:: TASK INSTRUCTIONS ::
Please pick up the post about lighting and post-production below, not the listing, and continue it from its last sentence.

Well it depends on many factors, how bad, or far from the final output the original image is.
There is a lot that can be done in post, but in fact, if the original does not stand still, very little can be done.(or very expensive)
You can train some horses to do racing, but it will not work if you take a donkee for that purpose.
So post can't replace a good set.

And, oh yeah, the MUAs...and SPECIALY the MUAs with motion...because this has big consequences on the time to have to spend on
trying to recover bad make-up.

I find that the most difficult is not specially to lite well, but to lite with a final look in mind.
And that part is none of my business-habilities so I can't comment on that.

In general, in motion, the "rule" is to shoot the flatest possible files with log, to preserve the max range so
the looks are generated in post.

Now, someone like Coot who know how to lite, may not use log but directly lite to the closest final look in mind.
You can even create a look from RedCine X and load the metadatas into the Cam and shoot with it.

:: MATERIAL PROVIDED ::
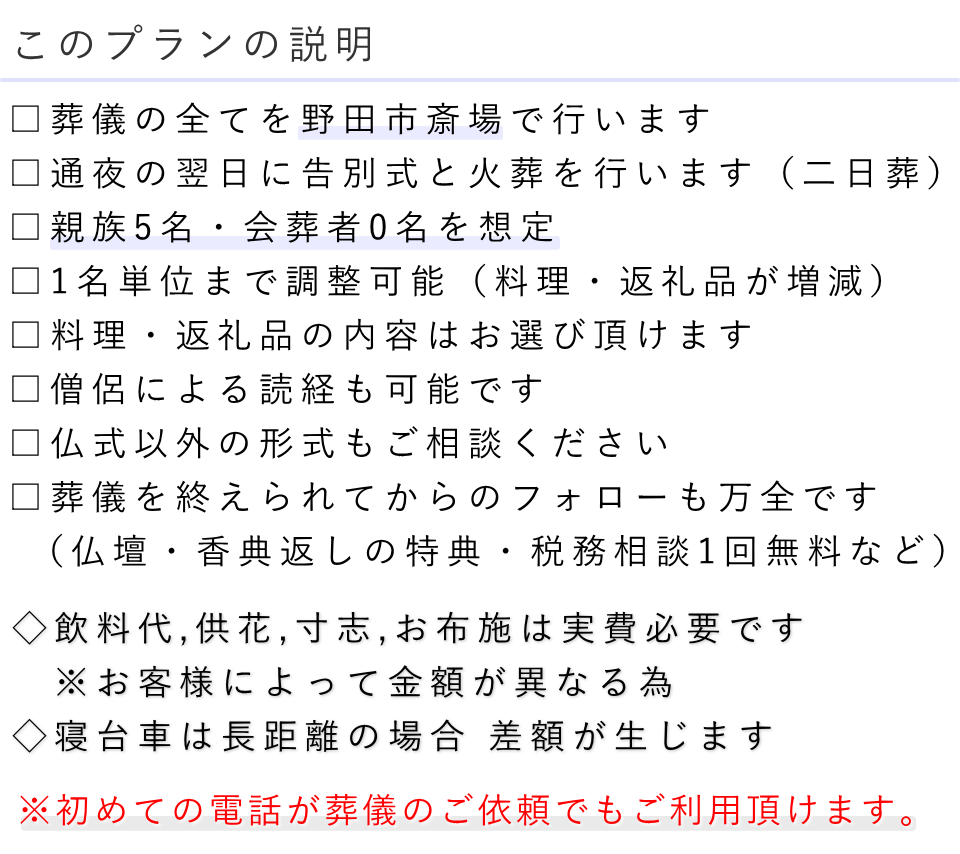 このプランの説明

□葬儀の全てを野田市斎場で行います
□通夜の翌日に告別式と火葬を行います（二日葬）
□親族5名・会葬者0名を想定
□1名単位まで調整可能（料理・返礼品が増減）
□料理・返礼品の内容はお選び頂けます
□僧侶による読経も可能です
□仏式以外の形式もご相談ください
□葬儀を終えられてからのフォローも万全です
（仏壇・香典返しの特典・税務相談1回無料など）

◇飲料代,供花,寸志,お布施は実費必要です
※お客様によって金額が異なる為
◇寝台車は長距離の場合 差額が生じます

※初めての電話が葬儀のご依頼でもご利用頂けます。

:: ANSWER TO THE PROBLEM ::
The Raw image is preserved so if you're not happy with it, you can always revert and recreate as many looks as you want.
That has an advantage if you know what you are doing, but a very big downside if you don't nail it because then the
footage is not really easy to recover. Using log flat file is adding extra steps in the pipeline but more flexible and safer.

The prob shooting log, is if you have clients that don't know motion, they look at the footage and go crazy because it
looks horrible. If you are shooting motion, within motion and for motion, then people are aware and know the workflows.
So shooting flat with clients that aren't coming from motion world is a mixed bag.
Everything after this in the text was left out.